What the exercise asks: For each entry that follows, produce an exact copy.
· · ·
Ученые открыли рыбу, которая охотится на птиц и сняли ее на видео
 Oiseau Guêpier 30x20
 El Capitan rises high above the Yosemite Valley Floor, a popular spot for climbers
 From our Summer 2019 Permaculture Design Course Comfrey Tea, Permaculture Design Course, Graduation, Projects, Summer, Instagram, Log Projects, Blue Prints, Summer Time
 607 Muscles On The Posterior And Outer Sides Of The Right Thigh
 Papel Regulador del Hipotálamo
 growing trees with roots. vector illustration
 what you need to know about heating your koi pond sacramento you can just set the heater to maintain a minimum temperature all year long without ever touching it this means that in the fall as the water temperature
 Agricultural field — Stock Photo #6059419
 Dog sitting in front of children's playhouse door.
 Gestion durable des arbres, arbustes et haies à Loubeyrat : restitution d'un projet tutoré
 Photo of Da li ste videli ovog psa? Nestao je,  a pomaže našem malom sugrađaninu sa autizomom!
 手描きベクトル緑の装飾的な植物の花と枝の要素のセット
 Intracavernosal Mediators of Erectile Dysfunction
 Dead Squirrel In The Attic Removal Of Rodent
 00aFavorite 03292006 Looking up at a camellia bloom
· · ·
Task output:
Ученые открыли рыбу, которая охотится на птиц и сняли ее на видео
 Oiseau Guêpier 30x20
 El Capitan rises high above the Yosemite Valley Floor, a popular spot for climbers
 From our Summer 2019 Permaculture Design Course Comfrey Tea, Permaculture Design Course, Graduation, Projects, Summer, Instagram, Log Projects, Blue Prints, Summer Time
 607 Muscles On The Posterior And Outer Sides Of The Right Thigh
 Papel Regulador del Hipotálamo
 growing trees with roots. vector illustration
 what you need to know about heating your koi pond sacramento you can just set the heater to maintain a minimum temperature all year long without ever touching it this means that in the fall as the water temperature
 Agricultural field — Stock Photo #6059419
 Dog sitting in front of children's playhouse door.
 Gestion durable des arbres, arbustes et haies à Loubeyrat : restitution d'un projet tutoré
 Photo of Da li ste videli ovog psa? Nestao je,  a pomaže našem malom sugrađaninu sa autizomom!
 手描きベクトル緑の装飾的な植物の花と枝の要素のセット
 Intracavernosal Mediators of Erectile Dysfunction
 Dead Squirrel In The Attic Removal Of Rodent
 00aFavorite 03292006 Looking up at a camellia bloom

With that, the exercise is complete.